Saitada nodded. "He did. Antivan brandy. I declined. I did not wish to give him notions, especially after our conversation yesterday."

Trian sagged in relief. "The brandy was poisoned."

Saitada put a hand over her mouth. "But... wasn't he supposed to be taking lunch with you? Brother, I ran into him only by chance." She watched realization enter his eyes.

"It was meant for me," he said. She laid a hand on his arm, and then drew him into a hug. He rested his head on her shoulder for a moment. He drew back, and then looked at her. "A good man is dead. You could easily have been killed as well. When I find who is responsible..."

Saitada tapped her mouth. "He said..." She furrowed her brow. "What was the name? When he was inviting me to join him for the drink, he said... Barat?" She shook her head. "I was in a hurry to get away. Beraht maybe. Beraht had given him a good deal on the bottle."
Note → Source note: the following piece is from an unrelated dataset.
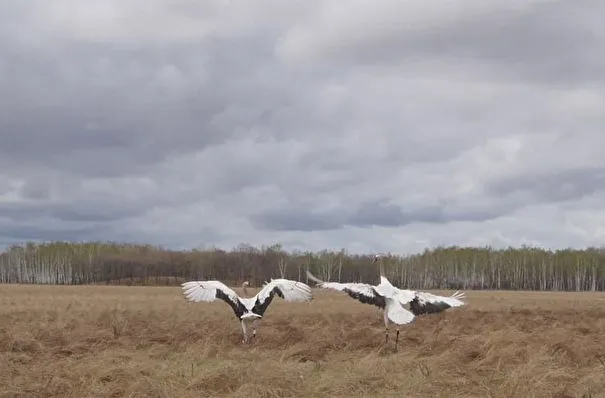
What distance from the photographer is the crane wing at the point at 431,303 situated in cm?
1698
"Beraht," Trian said. "I will have my men look into this." He gave her a tired smile. "I did not congratulate you on winning your fifth proving."

"I am catching up to you, brother."

"Humph," he said, a trace of a smile on his lips. "Perhaps I managed to thump some skill into that hard head of yours."

She returned the smile, and then sighed. "Lord Edir is going to be sorely grieved. We should do something for the family. Edir is young, but he has a good head for tactics. You could take him under your wing."

Trian's lips twitched, but even that ghost of a smile warmed his eyes. "A good thought, sister. It may have been chance, but his brother gave his life for me. I will offer Edir a commission among my men." He sighed. "Have you thought about what we spoke of the other day?"


"I would prefer a match that made you happy," he said softly.

"Renvil will be returning in a few days. Perhaps I will invite him to sit with me at a proving. You and Lady Jaylia could join us as well. I may like her, but I'm not entirely convinced she's good enough for my brother." She winked at Trian.

"Make the arrangements." Trian started to walk away, then turned back. "Jaylia would... should I get her something?"

"I will make that arrangement as well."

He nodded, then left the room. She smiled, then looked up at Gorim entered, closing the door behind him. "I dropped the name."

"Think he'll find anything?"

"Trian?" Saitada shook her head. "No. But he'll say something to Faren, and you know Faren. You may have to actually give him the scent, but he'll follow it all the way to Rivain." She glanced down at her desk. "Oh, could you do me a small favor?"

"Of course."

"Would you make an inquiry of your serving girl? I need to pick up a token for Trian to give Lady Jaylia."

Gorim shook his head and laughed. "You know, at some point, Trian is going to need to do his own courting."

"And may the stone catch us when we fall."